Meridian Star

January 25, 2013

Tax Assessor's office open Saturday for homestead filings

By Terri Ferguson Smith /
The Meridian Star

MERIDIAN —     To make things more convenient for taxpayers, officials are opening the doors to the Lauderdale County Tax Assessor's office for extra hours starting Saturday.

    James Rainey, tax assessor, said the office will be open 8 a.m. until noon for taxpayers who need to file homestead exemption changes.

    The office will also be open on two other Saturdays; on Feb. 23 and on March 23.

    Knowing that some people have a hard time getting to the courthouse during Monday through Friday normal working hours, Rainey, who is serving the second year of his first four-year term as assessor, said he wants to make the office as accessible as possible to those who need to make changes to their homestead exemption status.

    "Senior citizens want to manage their own affairs," Rainey said. "This will just make it more convenient for those who need to get a family member to bring them to the courthouse."

    Many people do not know that they can apply for a Homestead Exemption, Rainey said. People who own their own homes can apply for an exemption for the house in which they live. That is an exemption of up to $300, a figure which is set by the Mississippi Legislature.

    One hundred percent disabled people who meet certain requirements and have the proper documentation, may apply, and people over the age of 65 qualify for an exemption.

    "I'm trying to do everything I can to promote everybody knowing about it," Rainey said.

    If there are no changes to a person's homestead status, it is not necessary for them to visit the Tax Assessor's office. However, any change in a deed or a change in marital status, such as the death of a spouse, does mean that the person should go to the tax office and make the changes.

    "When a person turns 65 or becomes disabled, they need to come in to file," Rainey said.

    Any change in the deed to the property, such as a life estate or a trust, will trigger the system to reject the exemption, Rainey said, so any of those changes will need to be brought to the tax assessor's office.

    "What I've noticed in this office, probably the biggest concern is an elderly person who goes to change a deed and they don't understand that. It kicks their homestead (exemption) out. It automatically rejects it. That means they have to come in and file again. If they don't they lose that year until they re-file."

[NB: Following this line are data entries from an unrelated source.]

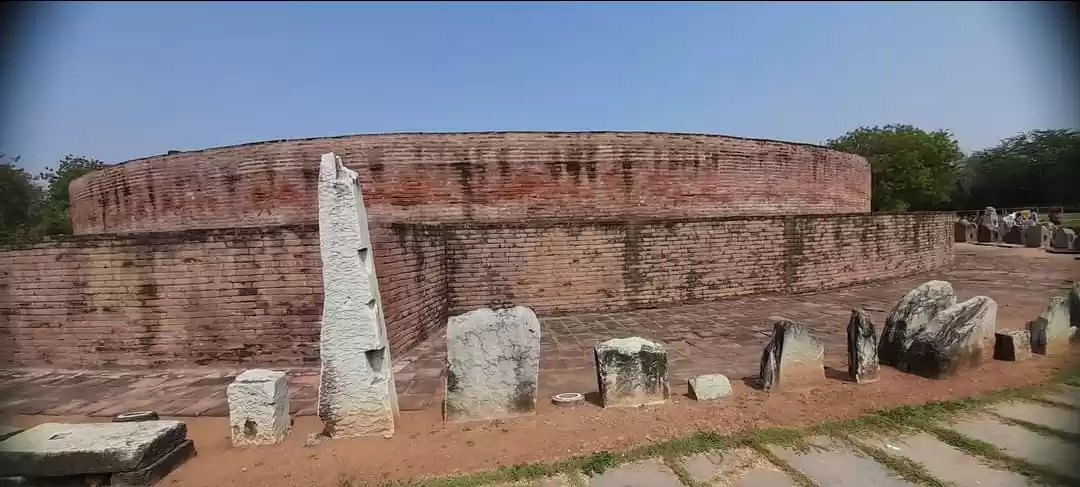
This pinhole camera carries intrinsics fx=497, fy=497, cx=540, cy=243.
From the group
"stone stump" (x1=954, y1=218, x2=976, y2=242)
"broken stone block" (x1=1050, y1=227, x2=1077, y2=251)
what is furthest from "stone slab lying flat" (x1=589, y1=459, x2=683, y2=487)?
"stone stump" (x1=954, y1=218, x2=976, y2=242)

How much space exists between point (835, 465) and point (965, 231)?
2256 cm

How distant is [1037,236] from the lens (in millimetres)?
15617

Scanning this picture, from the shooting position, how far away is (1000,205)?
65.5ft

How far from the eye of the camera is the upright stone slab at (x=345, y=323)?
3.15 m

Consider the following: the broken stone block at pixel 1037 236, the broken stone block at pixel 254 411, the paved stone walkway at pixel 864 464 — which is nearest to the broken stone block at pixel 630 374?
the paved stone walkway at pixel 864 464

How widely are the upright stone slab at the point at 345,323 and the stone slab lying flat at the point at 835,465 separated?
2428mm

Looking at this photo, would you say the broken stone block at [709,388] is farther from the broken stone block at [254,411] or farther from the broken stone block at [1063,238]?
the broken stone block at [1063,238]

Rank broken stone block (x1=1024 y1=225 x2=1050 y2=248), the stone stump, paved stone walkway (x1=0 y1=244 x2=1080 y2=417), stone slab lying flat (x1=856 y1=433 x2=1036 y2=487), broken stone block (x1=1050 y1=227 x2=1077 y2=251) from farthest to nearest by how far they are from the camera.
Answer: the stone stump
broken stone block (x1=1024 y1=225 x2=1050 y2=248)
broken stone block (x1=1050 y1=227 x2=1077 y2=251)
paved stone walkway (x1=0 y1=244 x2=1080 y2=417)
stone slab lying flat (x1=856 y1=433 x2=1036 y2=487)

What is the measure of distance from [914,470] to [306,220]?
8.75m

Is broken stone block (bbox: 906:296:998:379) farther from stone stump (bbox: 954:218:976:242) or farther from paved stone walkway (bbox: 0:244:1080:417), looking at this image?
stone stump (bbox: 954:218:976:242)

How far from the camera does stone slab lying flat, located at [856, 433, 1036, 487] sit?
248 centimetres

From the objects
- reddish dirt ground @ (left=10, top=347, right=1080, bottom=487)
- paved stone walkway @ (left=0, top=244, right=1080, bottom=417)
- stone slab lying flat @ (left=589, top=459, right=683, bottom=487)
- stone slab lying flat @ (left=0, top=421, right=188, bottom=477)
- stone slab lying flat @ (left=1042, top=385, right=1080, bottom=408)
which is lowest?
stone slab lying flat @ (left=1042, top=385, right=1080, bottom=408)

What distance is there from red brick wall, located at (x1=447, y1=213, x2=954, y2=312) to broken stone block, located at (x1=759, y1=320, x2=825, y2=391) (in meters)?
3.48

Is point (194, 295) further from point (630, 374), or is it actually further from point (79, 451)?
point (630, 374)
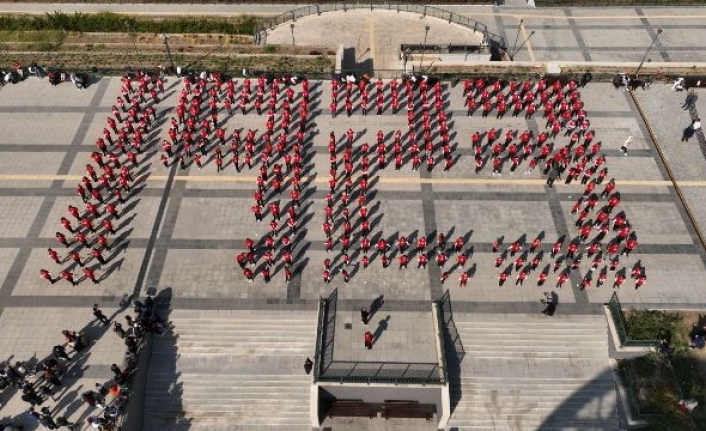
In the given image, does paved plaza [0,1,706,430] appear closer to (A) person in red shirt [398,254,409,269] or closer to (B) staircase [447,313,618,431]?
(B) staircase [447,313,618,431]

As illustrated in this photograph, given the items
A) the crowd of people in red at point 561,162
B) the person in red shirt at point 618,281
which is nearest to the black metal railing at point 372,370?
the crowd of people in red at point 561,162

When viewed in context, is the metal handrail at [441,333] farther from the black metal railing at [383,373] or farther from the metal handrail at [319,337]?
the metal handrail at [319,337]

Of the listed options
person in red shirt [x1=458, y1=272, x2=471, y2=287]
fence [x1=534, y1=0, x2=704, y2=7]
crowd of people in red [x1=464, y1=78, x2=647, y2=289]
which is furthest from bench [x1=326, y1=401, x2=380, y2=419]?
fence [x1=534, y1=0, x2=704, y2=7]

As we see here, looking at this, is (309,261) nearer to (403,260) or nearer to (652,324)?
(403,260)

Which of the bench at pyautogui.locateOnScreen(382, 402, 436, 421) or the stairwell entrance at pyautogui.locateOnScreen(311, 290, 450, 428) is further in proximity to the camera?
the bench at pyautogui.locateOnScreen(382, 402, 436, 421)

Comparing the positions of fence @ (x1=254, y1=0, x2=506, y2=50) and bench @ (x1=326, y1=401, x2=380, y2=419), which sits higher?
fence @ (x1=254, y1=0, x2=506, y2=50)

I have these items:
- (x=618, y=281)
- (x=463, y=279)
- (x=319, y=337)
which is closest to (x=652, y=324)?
(x=618, y=281)

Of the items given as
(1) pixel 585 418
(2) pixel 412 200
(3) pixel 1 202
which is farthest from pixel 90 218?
(1) pixel 585 418
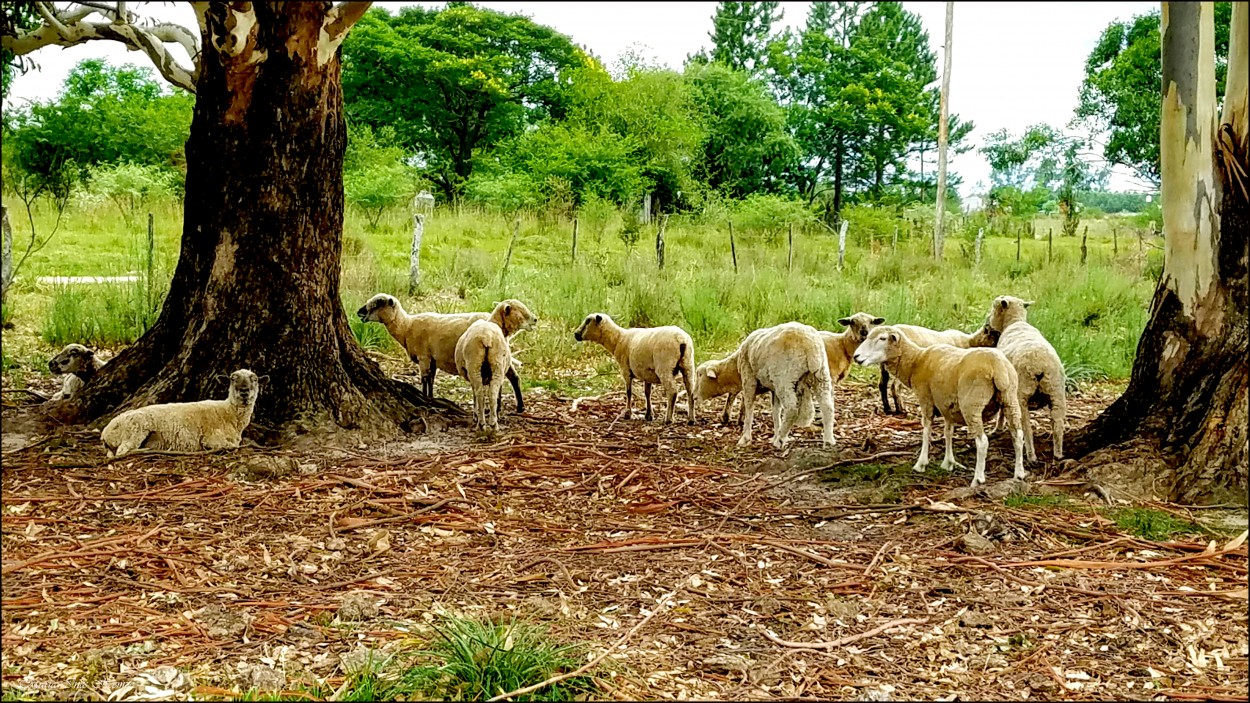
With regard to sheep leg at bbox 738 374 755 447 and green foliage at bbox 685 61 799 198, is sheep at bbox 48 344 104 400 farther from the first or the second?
green foliage at bbox 685 61 799 198

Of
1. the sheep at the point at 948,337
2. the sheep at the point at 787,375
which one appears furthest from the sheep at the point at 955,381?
the sheep at the point at 948,337

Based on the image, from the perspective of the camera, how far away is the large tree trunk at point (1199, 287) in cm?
618

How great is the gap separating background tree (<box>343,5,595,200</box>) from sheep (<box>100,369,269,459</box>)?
21240mm

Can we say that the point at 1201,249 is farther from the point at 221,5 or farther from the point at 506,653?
the point at 221,5

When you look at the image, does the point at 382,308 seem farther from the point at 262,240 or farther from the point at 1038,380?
the point at 1038,380

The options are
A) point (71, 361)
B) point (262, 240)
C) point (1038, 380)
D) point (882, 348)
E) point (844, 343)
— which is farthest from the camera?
point (844, 343)

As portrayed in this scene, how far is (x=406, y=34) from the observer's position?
31.0 metres

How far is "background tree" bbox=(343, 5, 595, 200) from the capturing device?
28.4m

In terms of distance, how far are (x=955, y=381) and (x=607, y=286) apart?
359 inches

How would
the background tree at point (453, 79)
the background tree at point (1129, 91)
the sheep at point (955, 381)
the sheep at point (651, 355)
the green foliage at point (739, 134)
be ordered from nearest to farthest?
the sheep at point (955, 381), the sheep at point (651, 355), the background tree at point (1129, 91), the background tree at point (453, 79), the green foliage at point (739, 134)

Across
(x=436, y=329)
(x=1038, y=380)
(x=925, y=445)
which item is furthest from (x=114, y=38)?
(x=1038, y=380)

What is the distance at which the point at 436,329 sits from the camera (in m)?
9.55

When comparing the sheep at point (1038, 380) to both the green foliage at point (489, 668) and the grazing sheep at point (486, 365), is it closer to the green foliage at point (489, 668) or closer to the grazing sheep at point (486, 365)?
the grazing sheep at point (486, 365)

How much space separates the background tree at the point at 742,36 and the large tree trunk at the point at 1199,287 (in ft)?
66.6
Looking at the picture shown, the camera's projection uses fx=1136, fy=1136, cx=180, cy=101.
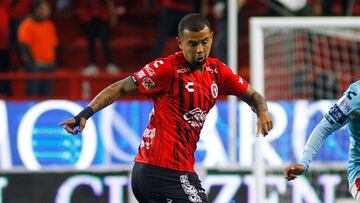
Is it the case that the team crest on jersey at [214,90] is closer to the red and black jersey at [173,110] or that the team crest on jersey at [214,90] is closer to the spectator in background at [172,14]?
the red and black jersey at [173,110]

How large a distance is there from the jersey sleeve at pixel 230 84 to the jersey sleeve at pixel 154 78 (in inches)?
16.6

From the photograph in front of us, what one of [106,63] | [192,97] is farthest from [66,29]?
[192,97]

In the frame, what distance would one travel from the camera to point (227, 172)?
403 inches

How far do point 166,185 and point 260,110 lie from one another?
0.82 m

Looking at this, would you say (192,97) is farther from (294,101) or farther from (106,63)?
(106,63)

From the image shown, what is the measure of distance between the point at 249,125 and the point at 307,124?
622 millimetres

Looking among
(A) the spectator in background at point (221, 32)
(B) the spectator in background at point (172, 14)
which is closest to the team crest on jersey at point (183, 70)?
(A) the spectator in background at point (221, 32)

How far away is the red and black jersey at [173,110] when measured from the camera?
712 centimetres

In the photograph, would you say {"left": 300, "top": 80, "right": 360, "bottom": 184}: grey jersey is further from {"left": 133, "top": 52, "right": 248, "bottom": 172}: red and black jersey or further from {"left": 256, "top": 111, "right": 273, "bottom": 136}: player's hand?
{"left": 133, "top": 52, "right": 248, "bottom": 172}: red and black jersey

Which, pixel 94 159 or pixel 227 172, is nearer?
pixel 227 172

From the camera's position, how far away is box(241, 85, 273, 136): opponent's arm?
7.21 meters

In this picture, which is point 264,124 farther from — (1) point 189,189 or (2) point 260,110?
(1) point 189,189

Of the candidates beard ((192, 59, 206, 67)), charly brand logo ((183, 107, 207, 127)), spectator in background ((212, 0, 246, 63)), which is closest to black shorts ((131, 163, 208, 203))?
charly brand logo ((183, 107, 207, 127))

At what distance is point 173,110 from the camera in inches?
280
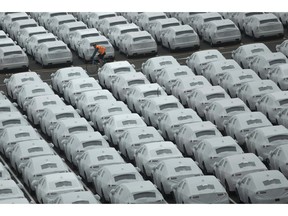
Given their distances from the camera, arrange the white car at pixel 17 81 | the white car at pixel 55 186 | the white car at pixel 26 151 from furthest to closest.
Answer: the white car at pixel 17 81, the white car at pixel 26 151, the white car at pixel 55 186

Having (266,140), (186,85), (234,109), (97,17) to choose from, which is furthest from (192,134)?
(97,17)

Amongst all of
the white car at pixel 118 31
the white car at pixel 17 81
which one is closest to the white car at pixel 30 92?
the white car at pixel 17 81

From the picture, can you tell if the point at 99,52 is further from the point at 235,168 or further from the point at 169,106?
the point at 235,168

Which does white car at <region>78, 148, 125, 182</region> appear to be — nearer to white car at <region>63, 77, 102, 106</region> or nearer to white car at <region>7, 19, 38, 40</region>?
white car at <region>63, 77, 102, 106</region>

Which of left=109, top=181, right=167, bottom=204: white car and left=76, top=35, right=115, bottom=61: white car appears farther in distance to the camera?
left=76, top=35, right=115, bottom=61: white car

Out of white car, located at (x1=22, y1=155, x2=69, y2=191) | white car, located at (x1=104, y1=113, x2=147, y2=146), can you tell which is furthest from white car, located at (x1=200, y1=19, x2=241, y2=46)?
white car, located at (x1=22, y1=155, x2=69, y2=191)

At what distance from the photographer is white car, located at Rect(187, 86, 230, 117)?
56781mm

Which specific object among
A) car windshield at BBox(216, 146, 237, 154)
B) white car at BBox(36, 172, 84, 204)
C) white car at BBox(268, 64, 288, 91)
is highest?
white car at BBox(36, 172, 84, 204)

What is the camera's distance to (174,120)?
54562 mm

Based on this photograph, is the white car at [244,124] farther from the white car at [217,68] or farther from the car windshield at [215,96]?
the white car at [217,68]

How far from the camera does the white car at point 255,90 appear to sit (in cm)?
5741

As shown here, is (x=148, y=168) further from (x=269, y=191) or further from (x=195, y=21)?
(x=195, y=21)

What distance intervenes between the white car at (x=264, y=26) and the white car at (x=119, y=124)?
31.1ft

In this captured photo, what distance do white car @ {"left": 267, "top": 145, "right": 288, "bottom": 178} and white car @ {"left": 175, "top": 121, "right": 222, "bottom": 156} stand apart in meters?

    Changes that would warrant a visit to the office include:

    Purchased a new home in 2012,

    First time filing for over 65 or for persons with a disability,

    New deed put on the record,

    Change in marital status,

    Change in use of property,

    Change in property description (bought, sold or gave part of land away),

    Homestead denied the previous year, or

    Change in occupancy of the home.